Good information has been received showing that a German cruiser squadron with destroyers will leave the Jade on Tuesday morning early and return on Wednesday night. It is apparent from our information that the battleships are very unlikely to come out. The enemy will have time to reach our coast. Send at once, leaving tonight, the Battle Cruiser Squadron and Light Cruiser Squadron supported by a Battle Squadron, preferably the Second. At dawn on Wednesday they should be at some point where they can intercept the enemy on his return. Tyrwhitt and his light cruisers will try to get in touch with the enemy off the British coast and shadow him, keeping the Admiral informed. From our information the German cruiser squadron will probably consist of four battle cruisers and five light cruisers and there will probably be three flotillas of destroyers.[6]

See Also

Footnotes

  1. The King's Ships Were At Sea. p. 191.
  2. The King's Ships Were At Sea. pp. 190-191.
  3. The King's Ships Were At Sea. p. 191.
  4. Admiralty to C-in-C Grand Fleet. 11 December, 1914. Sent 00:20. Naval Staff Monograph (Historical).
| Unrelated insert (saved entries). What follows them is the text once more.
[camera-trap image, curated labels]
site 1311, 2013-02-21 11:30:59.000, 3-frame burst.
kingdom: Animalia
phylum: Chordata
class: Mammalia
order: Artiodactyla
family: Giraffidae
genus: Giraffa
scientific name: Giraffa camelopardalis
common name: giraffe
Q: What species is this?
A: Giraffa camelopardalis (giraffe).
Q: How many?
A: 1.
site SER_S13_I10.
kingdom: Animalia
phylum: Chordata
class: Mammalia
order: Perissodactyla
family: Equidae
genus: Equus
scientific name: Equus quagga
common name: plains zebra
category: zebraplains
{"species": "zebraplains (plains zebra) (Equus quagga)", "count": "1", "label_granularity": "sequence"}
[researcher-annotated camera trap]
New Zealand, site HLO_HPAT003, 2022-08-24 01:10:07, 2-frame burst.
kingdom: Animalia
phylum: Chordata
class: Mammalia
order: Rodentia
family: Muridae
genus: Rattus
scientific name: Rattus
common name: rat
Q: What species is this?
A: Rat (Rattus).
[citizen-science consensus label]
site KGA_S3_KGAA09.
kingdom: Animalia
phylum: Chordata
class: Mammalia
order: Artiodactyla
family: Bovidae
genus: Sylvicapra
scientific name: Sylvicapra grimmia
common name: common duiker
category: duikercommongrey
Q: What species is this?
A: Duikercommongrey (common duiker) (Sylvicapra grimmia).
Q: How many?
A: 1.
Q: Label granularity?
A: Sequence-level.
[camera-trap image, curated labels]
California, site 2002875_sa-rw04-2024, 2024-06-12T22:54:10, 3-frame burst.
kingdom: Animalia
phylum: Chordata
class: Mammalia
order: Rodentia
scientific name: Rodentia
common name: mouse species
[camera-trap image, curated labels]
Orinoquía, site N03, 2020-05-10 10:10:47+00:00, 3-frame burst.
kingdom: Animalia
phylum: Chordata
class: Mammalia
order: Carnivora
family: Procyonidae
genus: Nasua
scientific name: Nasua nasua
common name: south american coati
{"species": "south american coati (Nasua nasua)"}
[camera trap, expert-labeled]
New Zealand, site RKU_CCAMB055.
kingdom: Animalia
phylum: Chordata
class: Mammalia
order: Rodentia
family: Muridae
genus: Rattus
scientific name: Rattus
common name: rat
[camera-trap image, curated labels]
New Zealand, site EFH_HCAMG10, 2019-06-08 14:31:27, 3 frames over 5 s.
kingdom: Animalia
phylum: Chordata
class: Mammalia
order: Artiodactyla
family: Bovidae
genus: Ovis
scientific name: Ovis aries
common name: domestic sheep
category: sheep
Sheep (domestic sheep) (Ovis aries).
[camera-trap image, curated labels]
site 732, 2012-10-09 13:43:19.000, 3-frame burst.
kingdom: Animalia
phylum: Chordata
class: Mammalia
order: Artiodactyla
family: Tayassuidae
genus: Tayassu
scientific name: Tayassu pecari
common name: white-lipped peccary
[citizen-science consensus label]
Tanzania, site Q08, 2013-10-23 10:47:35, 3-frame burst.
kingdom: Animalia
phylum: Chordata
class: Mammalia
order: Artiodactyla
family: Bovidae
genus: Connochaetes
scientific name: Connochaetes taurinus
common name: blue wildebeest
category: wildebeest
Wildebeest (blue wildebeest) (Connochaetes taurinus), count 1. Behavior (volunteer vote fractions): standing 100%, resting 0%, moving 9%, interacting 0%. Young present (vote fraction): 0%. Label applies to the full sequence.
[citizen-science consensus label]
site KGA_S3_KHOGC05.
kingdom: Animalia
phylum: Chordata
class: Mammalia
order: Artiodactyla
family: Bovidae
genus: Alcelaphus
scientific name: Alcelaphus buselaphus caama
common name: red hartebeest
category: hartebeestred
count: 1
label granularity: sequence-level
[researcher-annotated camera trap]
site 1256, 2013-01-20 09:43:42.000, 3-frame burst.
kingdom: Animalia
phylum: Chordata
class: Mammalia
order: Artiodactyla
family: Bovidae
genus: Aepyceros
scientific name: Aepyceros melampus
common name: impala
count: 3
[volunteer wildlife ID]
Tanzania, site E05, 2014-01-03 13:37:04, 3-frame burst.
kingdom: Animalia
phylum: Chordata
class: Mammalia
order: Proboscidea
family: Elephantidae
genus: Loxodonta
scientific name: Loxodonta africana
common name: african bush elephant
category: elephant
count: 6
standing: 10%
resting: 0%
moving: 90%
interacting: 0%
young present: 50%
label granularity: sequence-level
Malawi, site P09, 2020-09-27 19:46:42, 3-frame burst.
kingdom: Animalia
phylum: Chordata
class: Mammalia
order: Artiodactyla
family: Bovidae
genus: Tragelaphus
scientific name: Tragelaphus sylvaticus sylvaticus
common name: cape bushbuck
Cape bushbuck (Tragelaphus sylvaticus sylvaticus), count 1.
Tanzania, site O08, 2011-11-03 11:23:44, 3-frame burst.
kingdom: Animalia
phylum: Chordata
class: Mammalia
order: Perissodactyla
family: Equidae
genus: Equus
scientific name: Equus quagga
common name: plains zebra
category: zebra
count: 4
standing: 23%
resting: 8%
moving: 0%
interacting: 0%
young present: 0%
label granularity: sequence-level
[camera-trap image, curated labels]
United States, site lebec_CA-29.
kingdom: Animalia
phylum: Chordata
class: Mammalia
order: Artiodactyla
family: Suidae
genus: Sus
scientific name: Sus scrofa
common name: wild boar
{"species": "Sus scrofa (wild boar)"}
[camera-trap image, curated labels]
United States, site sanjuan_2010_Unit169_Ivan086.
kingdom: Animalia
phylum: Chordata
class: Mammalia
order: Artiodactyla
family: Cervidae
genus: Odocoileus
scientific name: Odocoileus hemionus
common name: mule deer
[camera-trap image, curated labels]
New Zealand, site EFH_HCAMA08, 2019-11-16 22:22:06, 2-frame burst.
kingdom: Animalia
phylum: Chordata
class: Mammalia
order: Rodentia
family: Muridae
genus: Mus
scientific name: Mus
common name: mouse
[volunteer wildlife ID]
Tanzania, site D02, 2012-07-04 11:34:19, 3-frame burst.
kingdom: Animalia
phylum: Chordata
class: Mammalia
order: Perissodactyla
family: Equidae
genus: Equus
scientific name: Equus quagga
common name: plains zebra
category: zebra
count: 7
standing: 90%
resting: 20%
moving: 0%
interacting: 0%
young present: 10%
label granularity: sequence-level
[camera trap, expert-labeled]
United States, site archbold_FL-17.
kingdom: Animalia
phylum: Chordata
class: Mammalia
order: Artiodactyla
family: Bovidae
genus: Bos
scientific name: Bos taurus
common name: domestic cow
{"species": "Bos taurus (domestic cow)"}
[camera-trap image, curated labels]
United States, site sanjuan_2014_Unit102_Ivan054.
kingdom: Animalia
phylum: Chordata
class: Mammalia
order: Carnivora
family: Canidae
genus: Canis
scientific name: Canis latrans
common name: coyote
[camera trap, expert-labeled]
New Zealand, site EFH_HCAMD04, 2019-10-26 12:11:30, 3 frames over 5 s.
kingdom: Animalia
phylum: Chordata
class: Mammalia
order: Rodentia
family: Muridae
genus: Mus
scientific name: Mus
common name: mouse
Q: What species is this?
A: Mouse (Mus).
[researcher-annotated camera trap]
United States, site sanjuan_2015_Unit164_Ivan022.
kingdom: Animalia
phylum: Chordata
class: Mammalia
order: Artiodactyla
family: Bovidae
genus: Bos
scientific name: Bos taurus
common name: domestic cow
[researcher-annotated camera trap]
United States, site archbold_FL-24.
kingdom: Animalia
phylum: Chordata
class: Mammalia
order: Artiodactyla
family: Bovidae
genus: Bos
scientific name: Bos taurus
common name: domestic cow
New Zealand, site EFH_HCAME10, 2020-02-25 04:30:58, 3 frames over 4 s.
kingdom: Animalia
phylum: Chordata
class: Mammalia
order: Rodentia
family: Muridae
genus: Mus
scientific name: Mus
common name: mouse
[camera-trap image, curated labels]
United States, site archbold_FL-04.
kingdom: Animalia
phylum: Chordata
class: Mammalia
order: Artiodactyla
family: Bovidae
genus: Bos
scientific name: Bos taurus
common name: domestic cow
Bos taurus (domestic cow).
Volume XII. p. 214. Quoted in Goldrick. King's Ships. p. 191.
  5. The Jellicoe Papers. I. p. 105.
  6. Beesly. p. 51. A "précis of [the] original telegram" is given in the Staff Monograph. p. 189. The time for the message is taken from that version.

Bibliography

  • Corbett, Sir Julian S. (1921). Naval Operations. Volume II. London: Longmans, Green and Co..
  • Goldrick, James (1984). The King's Ships Were At Sea: The War in the North Sea August 1914–February 1916. Annapolis, MD: Naval Institute Press. ISBN 0-87021-334-2.
  • Naval Staff, Training and Staff Duties Division (July, 1921). Naval Staff Monographs. (Fleet Issue.) Volume III. O.U. 6181 (late C.B. 1585). Copy No 127 at The National Archives. ADM 186/610.